TEXTE FOURNI:
Lui qui fut, comme beaucoup d’intellectuels, assez bluffé par ce qu’il avait vu lors du périple qu'il avait entrepris en Soviétie, à l’occasion du centenaire de la naissance de Tolstoï, raconte qu’il trouva à son retour une lettre anonyme, probablement glissée subrepticement dans sa poche. On pouvait y trouver les prémices de l’horreur d’un régime trop longtemps méjugé : “Ne croyez pas tout ce qu’on vous dit.../… les personnes qui parlent avec vous ne vous disent pas en général ce qu’elles voudraient vous dire, mais seulement ce qu’il leur est permis de vous dire. Nous sommes tous surveillés et vous ne l’êtes pas moins…”
En somme, si les périls du nazisme furent sous estimés, ceux du communisme furent tout simplement occultés, voire niés...

Lors d’un dernier voyage en Autriche en novembre 1937, Zweig fut témoin de la parodie de dictature installée par Dolfuss et des préparatifs de l’Anschluss, qui allait être “le suicide de l’indépendance autrichienne”, mais qui se fit dans un calme sépulcral, tant les esprits étaient résignés !
La suite fut pour lui l’exil définitif, prison dorée à laquelle il était condamné et qui fut une souffrance intolérable en dépit de sa célébrité internationale, intacte.
Il continua toutefois de suivre l’actualité, peut-être avec une secrète espérance...

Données
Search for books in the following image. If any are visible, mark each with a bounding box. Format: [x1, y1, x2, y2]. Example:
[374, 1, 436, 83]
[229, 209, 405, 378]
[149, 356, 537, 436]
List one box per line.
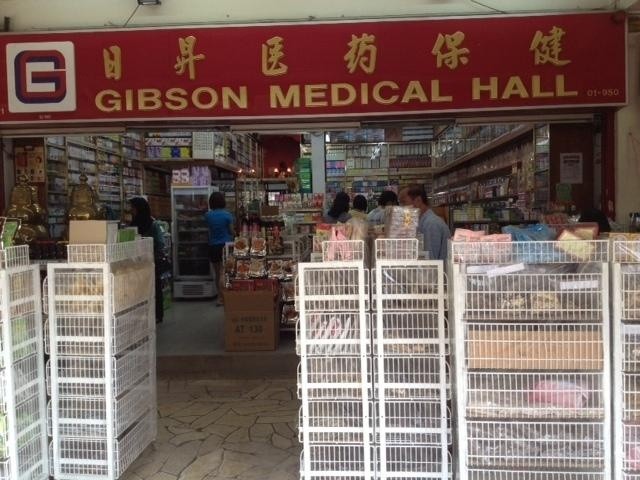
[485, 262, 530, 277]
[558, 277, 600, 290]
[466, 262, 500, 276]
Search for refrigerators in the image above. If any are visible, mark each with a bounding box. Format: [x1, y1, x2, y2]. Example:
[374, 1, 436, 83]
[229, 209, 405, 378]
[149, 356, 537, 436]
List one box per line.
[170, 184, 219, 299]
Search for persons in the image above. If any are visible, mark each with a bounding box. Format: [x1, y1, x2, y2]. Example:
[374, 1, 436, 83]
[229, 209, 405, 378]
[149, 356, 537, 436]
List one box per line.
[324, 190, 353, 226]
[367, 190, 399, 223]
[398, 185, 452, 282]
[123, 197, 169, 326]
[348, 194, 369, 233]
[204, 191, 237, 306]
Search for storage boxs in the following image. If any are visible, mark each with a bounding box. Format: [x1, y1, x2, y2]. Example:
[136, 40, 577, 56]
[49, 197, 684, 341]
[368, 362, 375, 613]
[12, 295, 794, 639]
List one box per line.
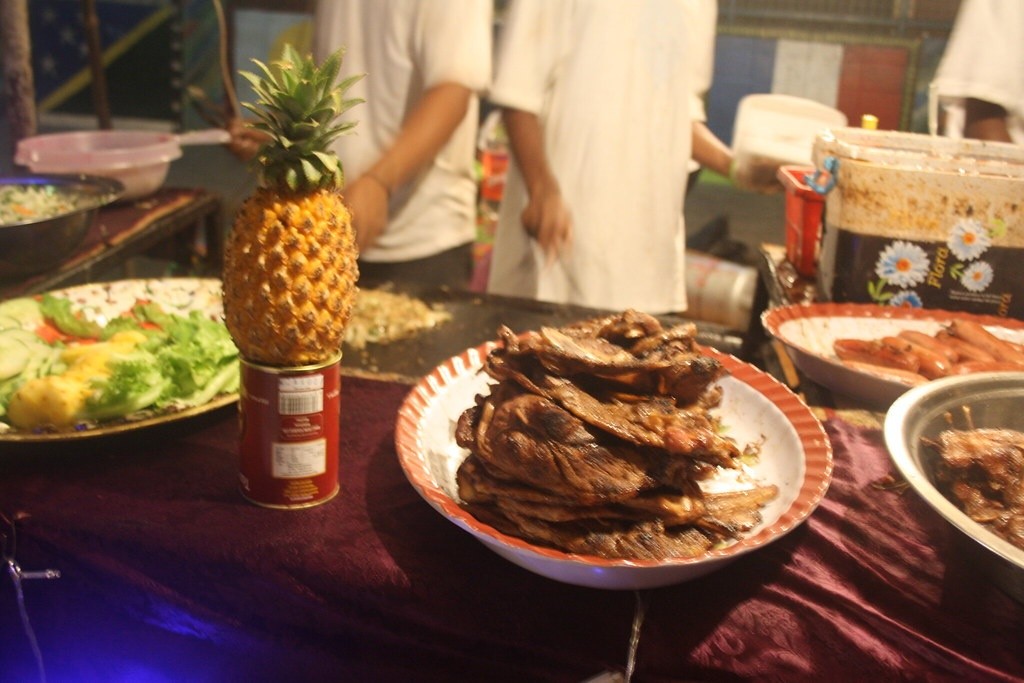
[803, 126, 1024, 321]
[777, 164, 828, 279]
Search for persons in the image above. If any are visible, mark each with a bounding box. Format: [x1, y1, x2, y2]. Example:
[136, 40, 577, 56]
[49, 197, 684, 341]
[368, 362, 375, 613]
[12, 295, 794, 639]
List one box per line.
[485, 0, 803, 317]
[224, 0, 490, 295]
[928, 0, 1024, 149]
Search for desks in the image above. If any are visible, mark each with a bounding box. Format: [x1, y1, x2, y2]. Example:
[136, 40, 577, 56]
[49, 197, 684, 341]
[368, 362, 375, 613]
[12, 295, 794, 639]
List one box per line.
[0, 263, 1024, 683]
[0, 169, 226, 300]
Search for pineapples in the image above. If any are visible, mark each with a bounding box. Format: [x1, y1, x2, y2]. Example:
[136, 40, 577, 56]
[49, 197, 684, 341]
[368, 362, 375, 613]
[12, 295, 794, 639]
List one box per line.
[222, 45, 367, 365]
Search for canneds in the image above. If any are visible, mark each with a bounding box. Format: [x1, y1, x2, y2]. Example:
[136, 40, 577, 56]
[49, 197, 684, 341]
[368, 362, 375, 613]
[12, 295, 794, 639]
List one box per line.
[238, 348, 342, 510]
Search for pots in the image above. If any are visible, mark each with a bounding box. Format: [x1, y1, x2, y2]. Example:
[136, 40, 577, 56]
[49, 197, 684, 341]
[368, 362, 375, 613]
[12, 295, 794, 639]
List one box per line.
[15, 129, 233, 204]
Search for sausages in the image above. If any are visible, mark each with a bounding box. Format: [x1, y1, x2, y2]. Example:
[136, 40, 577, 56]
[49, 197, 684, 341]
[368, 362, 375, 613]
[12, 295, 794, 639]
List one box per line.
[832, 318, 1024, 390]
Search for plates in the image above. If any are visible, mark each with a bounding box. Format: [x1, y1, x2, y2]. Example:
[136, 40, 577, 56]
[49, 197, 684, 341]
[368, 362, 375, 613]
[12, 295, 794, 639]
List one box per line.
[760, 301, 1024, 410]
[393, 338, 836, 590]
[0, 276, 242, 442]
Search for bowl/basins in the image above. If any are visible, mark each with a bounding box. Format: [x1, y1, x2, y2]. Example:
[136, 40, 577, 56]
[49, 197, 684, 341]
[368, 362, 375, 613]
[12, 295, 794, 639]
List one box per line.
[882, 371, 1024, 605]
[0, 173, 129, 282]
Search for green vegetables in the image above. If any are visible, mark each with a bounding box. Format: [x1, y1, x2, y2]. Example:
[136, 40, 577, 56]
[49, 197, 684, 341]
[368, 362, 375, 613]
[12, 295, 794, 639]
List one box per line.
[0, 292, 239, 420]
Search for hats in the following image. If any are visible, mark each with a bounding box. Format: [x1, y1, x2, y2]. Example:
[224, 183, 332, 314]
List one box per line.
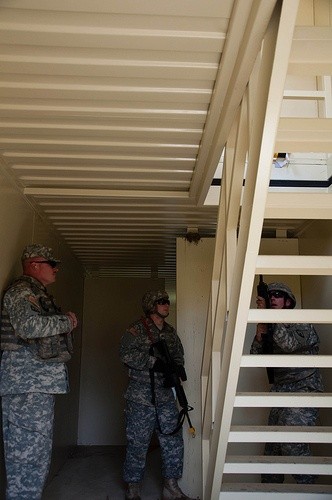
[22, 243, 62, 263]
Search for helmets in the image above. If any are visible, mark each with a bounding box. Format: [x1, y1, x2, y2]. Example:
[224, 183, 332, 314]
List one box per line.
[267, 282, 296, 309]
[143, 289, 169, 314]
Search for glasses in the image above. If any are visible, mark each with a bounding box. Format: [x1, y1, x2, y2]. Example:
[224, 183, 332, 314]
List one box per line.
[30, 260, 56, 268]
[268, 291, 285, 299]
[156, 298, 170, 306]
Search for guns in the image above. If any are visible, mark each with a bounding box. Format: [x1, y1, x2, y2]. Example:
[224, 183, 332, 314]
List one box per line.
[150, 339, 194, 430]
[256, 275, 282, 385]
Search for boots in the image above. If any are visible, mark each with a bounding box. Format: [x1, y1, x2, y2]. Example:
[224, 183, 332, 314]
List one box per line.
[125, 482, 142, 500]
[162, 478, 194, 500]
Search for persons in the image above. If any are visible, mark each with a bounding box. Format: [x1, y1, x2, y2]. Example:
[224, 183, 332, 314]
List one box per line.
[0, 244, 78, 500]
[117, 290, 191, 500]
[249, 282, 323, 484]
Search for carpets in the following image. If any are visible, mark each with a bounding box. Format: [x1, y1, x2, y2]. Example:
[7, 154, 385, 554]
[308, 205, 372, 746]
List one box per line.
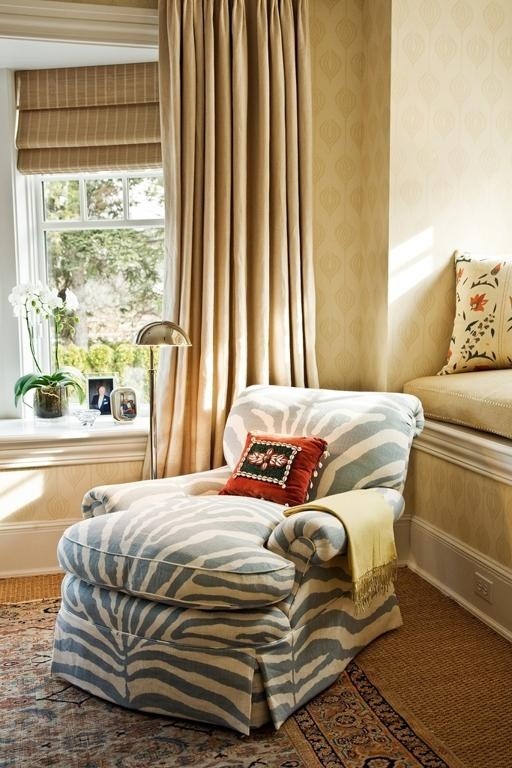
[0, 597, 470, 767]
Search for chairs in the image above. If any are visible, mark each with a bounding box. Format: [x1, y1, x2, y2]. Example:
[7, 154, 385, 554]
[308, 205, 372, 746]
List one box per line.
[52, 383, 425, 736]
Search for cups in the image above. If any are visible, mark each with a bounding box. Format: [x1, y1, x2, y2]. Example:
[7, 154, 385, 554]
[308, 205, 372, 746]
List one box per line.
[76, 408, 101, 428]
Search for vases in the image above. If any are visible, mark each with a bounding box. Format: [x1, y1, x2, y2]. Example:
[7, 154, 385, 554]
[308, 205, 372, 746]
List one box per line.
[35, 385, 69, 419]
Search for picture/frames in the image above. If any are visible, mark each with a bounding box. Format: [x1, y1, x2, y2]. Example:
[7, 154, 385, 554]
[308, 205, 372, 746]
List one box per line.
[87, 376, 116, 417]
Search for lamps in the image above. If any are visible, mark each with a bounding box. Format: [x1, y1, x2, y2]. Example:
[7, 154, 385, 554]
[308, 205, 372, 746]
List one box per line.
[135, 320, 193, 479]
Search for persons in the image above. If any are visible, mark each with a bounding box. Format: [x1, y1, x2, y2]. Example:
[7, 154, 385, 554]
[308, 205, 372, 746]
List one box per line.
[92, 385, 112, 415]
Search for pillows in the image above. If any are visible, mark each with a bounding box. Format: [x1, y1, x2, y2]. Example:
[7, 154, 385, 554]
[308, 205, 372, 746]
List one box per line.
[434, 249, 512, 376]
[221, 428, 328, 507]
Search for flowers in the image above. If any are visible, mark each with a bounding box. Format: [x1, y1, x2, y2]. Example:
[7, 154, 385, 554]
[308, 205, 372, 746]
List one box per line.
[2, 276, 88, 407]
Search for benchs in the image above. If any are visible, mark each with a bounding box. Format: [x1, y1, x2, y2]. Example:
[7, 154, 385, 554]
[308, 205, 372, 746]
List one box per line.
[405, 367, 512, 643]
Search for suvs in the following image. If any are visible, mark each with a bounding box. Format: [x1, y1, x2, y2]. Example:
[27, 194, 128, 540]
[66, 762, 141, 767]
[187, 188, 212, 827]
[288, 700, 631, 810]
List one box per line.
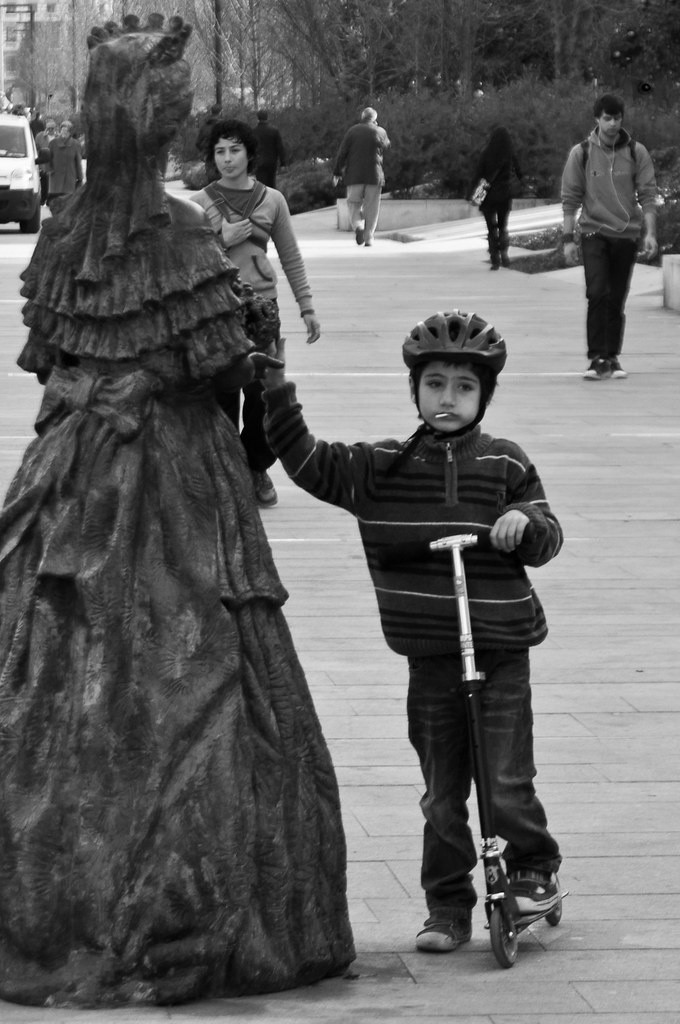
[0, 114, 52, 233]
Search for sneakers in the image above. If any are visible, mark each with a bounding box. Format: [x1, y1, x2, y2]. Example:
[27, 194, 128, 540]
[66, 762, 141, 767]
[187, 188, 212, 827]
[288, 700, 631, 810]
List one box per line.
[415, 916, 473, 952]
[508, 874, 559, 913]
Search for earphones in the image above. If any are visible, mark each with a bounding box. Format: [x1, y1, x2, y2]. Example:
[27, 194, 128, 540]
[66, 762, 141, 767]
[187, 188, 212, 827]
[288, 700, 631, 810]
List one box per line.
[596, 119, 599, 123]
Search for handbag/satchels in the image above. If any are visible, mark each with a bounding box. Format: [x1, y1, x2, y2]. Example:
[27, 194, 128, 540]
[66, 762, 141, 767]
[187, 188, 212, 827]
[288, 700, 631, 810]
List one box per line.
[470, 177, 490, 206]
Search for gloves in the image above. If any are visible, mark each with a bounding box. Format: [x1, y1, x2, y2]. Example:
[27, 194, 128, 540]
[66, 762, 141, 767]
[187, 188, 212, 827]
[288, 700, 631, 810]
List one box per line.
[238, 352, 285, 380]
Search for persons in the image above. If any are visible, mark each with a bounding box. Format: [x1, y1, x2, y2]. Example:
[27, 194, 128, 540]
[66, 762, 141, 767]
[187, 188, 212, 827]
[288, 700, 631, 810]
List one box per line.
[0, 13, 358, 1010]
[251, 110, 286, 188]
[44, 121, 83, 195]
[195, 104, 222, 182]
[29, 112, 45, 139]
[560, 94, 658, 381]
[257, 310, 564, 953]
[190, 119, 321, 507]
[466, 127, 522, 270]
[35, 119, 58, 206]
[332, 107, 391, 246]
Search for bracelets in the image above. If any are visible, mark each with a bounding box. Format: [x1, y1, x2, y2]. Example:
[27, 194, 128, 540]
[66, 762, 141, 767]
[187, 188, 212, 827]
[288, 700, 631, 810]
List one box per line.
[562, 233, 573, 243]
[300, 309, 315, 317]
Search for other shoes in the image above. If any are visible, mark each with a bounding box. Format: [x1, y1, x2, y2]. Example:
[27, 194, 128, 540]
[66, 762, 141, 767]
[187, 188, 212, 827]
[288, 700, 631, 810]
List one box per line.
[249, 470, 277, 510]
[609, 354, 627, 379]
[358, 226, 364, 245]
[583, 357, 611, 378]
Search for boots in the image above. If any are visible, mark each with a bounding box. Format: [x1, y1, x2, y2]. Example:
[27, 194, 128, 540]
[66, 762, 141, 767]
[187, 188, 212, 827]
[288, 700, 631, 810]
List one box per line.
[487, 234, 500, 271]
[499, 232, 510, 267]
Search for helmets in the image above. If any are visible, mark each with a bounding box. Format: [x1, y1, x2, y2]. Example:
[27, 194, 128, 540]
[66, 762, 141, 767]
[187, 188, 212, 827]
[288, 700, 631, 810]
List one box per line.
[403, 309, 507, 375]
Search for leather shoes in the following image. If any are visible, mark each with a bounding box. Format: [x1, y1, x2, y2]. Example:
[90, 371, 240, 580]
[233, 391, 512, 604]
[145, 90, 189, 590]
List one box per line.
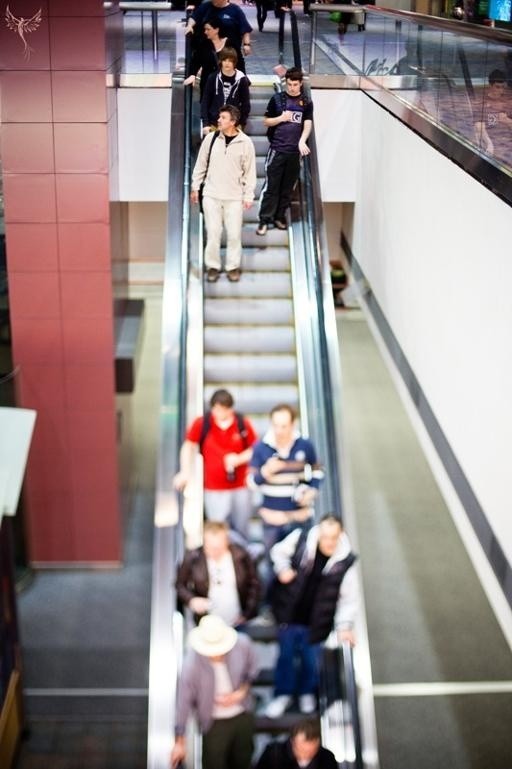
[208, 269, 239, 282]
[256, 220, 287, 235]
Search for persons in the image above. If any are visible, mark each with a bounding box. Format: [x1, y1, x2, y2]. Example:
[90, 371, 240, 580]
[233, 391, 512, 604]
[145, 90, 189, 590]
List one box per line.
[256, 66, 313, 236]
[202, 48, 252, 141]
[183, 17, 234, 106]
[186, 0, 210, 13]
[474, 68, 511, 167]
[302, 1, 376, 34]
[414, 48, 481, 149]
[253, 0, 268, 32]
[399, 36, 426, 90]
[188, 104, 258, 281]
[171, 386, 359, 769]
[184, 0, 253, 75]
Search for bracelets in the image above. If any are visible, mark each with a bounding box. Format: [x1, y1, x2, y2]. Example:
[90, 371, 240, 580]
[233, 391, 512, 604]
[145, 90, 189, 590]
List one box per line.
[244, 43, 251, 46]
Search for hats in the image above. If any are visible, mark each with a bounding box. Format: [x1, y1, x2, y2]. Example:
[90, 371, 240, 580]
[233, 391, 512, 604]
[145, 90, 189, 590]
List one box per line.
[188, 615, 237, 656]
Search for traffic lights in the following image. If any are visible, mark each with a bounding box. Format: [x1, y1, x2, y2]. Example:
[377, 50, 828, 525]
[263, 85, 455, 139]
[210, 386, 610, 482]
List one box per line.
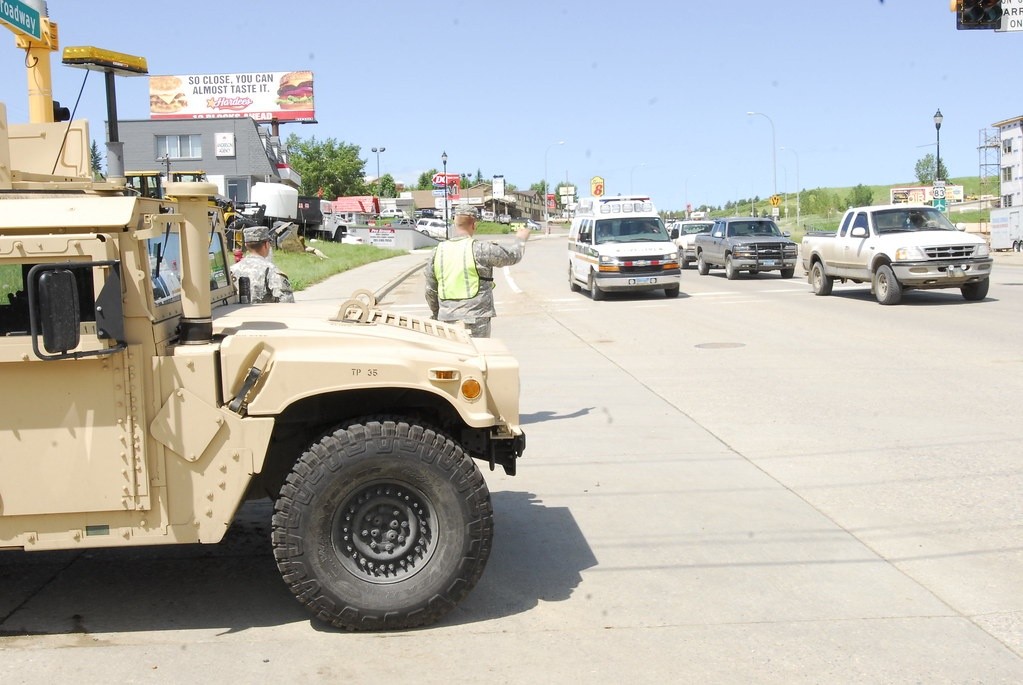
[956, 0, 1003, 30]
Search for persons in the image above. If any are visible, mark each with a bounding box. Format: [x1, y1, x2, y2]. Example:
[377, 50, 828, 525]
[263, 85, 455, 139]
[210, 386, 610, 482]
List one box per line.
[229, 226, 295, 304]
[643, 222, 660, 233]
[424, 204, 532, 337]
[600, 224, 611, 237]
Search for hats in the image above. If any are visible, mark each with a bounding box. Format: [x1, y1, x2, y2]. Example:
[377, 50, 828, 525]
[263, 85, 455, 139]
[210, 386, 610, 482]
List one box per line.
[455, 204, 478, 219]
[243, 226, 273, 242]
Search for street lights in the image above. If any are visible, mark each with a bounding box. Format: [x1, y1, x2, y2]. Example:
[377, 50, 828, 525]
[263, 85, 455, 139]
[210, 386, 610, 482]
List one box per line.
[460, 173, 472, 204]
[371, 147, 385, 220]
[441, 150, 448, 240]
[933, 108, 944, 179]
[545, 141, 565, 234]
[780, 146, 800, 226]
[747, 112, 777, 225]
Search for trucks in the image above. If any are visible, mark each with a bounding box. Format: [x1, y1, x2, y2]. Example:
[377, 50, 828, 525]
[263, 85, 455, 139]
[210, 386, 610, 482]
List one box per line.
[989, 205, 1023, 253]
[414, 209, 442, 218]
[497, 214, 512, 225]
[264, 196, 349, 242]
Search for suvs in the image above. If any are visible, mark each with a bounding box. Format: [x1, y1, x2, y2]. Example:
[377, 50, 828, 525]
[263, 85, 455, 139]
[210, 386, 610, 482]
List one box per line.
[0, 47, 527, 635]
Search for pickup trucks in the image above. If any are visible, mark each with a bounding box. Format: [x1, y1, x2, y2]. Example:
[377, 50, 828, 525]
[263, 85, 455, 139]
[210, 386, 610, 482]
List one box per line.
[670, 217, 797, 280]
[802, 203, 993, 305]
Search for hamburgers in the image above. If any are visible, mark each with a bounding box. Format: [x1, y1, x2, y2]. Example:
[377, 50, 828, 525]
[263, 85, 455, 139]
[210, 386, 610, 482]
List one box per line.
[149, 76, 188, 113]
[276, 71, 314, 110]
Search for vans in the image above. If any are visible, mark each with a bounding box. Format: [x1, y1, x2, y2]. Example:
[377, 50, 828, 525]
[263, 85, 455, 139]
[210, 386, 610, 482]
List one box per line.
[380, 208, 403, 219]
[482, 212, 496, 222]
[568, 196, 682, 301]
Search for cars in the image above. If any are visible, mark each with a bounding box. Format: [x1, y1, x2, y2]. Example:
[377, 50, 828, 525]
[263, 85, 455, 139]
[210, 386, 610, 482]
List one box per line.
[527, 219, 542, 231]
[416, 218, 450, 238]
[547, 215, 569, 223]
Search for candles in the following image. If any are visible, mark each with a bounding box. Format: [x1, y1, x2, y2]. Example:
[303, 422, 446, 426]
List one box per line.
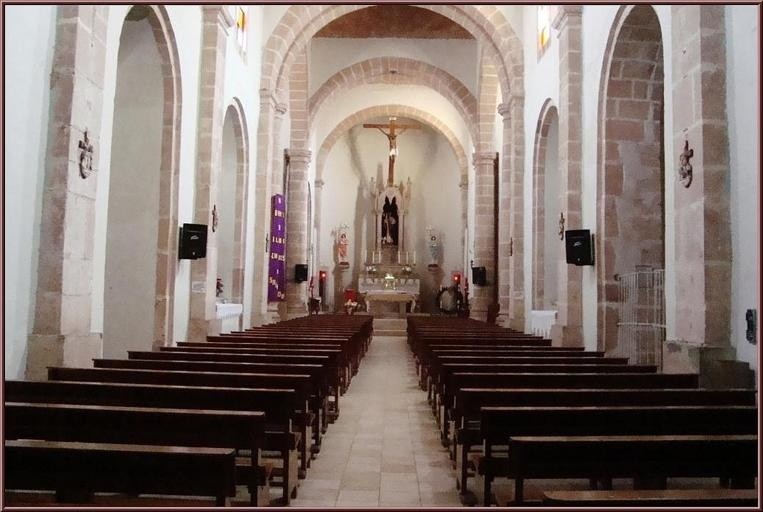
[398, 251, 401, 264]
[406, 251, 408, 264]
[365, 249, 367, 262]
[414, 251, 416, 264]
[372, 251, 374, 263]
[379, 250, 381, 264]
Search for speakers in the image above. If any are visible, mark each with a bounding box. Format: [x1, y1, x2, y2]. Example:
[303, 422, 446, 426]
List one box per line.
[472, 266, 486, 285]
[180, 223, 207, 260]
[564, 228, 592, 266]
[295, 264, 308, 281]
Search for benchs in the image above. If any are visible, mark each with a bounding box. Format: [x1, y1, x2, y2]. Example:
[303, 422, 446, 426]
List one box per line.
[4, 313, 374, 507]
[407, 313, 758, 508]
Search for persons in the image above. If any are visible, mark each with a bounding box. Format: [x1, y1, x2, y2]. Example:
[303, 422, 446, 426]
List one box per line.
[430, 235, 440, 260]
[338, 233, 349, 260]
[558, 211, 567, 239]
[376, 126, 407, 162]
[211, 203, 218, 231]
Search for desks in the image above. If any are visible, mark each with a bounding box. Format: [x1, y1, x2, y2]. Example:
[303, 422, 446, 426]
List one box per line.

OBJECTIF DU TRAVAIL: D'après le texte fourni, en quel mois et en quelle année Zweig fit-il un dernier voyage en Autriche ? Ces données sont un matériau à part, distinct du texte fourni.

LA SOLUTION: En novembre 1937.